- **Document passage**
-------

Family-level evaluation bundles

Family bundles are broader views over the atomic fault inventory. They are useful for product, risk, and evaluation planning.

Use FF for family-level fault bundles to avoid confusing them with atomic Fxx codes.

Family bundle	Primary methods	Notes
FF1 Behavioral Instability	EM1, EM2, EM13	Evaluate repeated runs and semantically equivalent variants at the level of intended behavior.
FF2 Ambiguous or Misinduced Task Behavior	EM2, EM7, EM8	Evaluate whether the model inferred the right operation, scope, and success criteria.
FF3 Hallucination and Unsupported Claims	EM4, EM5, EM14	Separate falsehood, lack of support, fabricated sources, and evidence mismatch.
FF4 Weak Grounding / Source Infidelity	EM3, EM4, EM15	Separate retrieval failure from generation failure.
FF5 Weak Calibration and Misleading Confidence	EM9, EM1	Confidence language is generated behavior, not independent verification.

-------

- **Given exercise A**
Quote the passage on family-level evaluation bundles in full, word for word.

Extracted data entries
-------

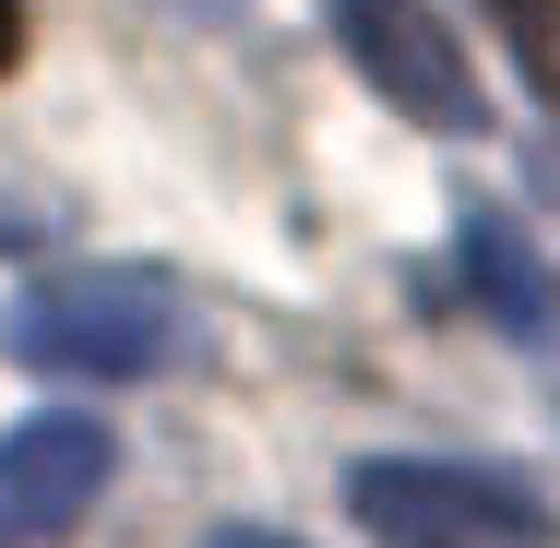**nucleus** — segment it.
Segmentation results:
<instances>
[{"label":"nucleus","mask_w":560,"mask_h":548,"mask_svg":"<svg viewBox=\"0 0 560 548\" xmlns=\"http://www.w3.org/2000/svg\"><path fill=\"white\" fill-rule=\"evenodd\" d=\"M335 36L406 119H430V131H477V119H489L477 108V72L453 60V36H442L430 0H335Z\"/></svg>","instance_id":"7ed1b4c3"},{"label":"nucleus","mask_w":560,"mask_h":548,"mask_svg":"<svg viewBox=\"0 0 560 548\" xmlns=\"http://www.w3.org/2000/svg\"><path fill=\"white\" fill-rule=\"evenodd\" d=\"M489 24H501V48L525 60V84L560 108V0H477Z\"/></svg>","instance_id":"423d86ee"},{"label":"nucleus","mask_w":560,"mask_h":548,"mask_svg":"<svg viewBox=\"0 0 560 548\" xmlns=\"http://www.w3.org/2000/svg\"><path fill=\"white\" fill-rule=\"evenodd\" d=\"M108 465H119V441L96 430V418H24V430L0 441V548L72 537V525L96 513Z\"/></svg>","instance_id":"20e7f679"},{"label":"nucleus","mask_w":560,"mask_h":548,"mask_svg":"<svg viewBox=\"0 0 560 548\" xmlns=\"http://www.w3.org/2000/svg\"><path fill=\"white\" fill-rule=\"evenodd\" d=\"M346 513L382 548H549V501L489 477V465H430V453H394V465H358L346 477Z\"/></svg>","instance_id":"f03ea898"},{"label":"nucleus","mask_w":560,"mask_h":548,"mask_svg":"<svg viewBox=\"0 0 560 548\" xmlns=\"http://www.w3.org/2000/svg\"><path fill=\"white\" fill-rule=\"evenodd\" d=\"M24 60V0H0V72Z\"/></svg>","instance_id":"6e6552de"},{"label":"nucleus","mask_w":560,"mask_h":548,"mask_svg":"<svg viewBox=\"0 0 560 548\" xmlns=\"http://www.w3.org/2000/svg\"><path fill=\"white\" fill-rule=\"evenodd\" d=\"M465 287L489 299V323H501V334H560V287H549V263H537V250H525L501 215L465 226Z\"/></svg>","instance_id":"39448f33"},{"label":"nucleus","mask_w":560,"mask_h":548,"mask_svg":"<svg viewBox=\"0 0 560 548\" xmlns=\"http://www.w3.org/2000/svg\"><path fill=\"white\" fill-rule=\"evenodd\" d=\"M167 346H179V299L143 263H72V275H36L12 299V358L24 370L143 382V370H167Z\"/></svg>","instance_id":"f257e3e1"},{"label":"nucleus","mask_w":560,"mask_h":548,"mask_svg":"<svg viewBox=\"0 0 560 548\" xmlns=\"http://www.w3.org/2000/svg\"><path fill=\"white\" fill-rule=\"evenodd\" d=\"M203 548H299V537H275V525H226V537H203Z\"/></svg>","instance_id":"0eeeda50"}]
</instances>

-------

- **Given exercise B**
Put the listing, from its first line through the line containing "<instances>", into a Markdown table with the columns Row and Line, skipping blank lines and leaving the pictures out.

- **Worked solution A**
Family-level evaluation bundles

Family bundles are broader views over the atomic fault inventory. They are useful for product, risk, and evaluation planning.

Use FF for family-level fault bundles to avoid confusing them with atomic Fxx codes.

Family bundle	Primary methods	Notes
FF1 Behavioral Instability	EM1, EM2, EM13	Evaluate repeated runs and semantically equivalent variants at the level of intended behavior.
FF2 Ambiguous or Misinduced Task Behavior	EM2, EM7, EM8	Evaluate whether the model inferred the right operation, scope, and success criteria.
FF3 Hallucination and Unsupported Claims	EM4, EM5, EM14	Separate falsehood, lack of support, fabricated sources, and evidence mismatch.
FF4 Weak Grounding / Source Infidelity	EM3, EM4, EM15	Separate retrieval failure from generation failure.
FF5 Weak Calibration and Misleading Confidence	EM9, EM1	Confidence language is generated behavior, not independent verification.

- **Worked solution B**
| Row | Line |
|---|---|
| 1 | **nucleus** — segment it. |
| 2 | Segmentation results: |
| 3 | <instances> |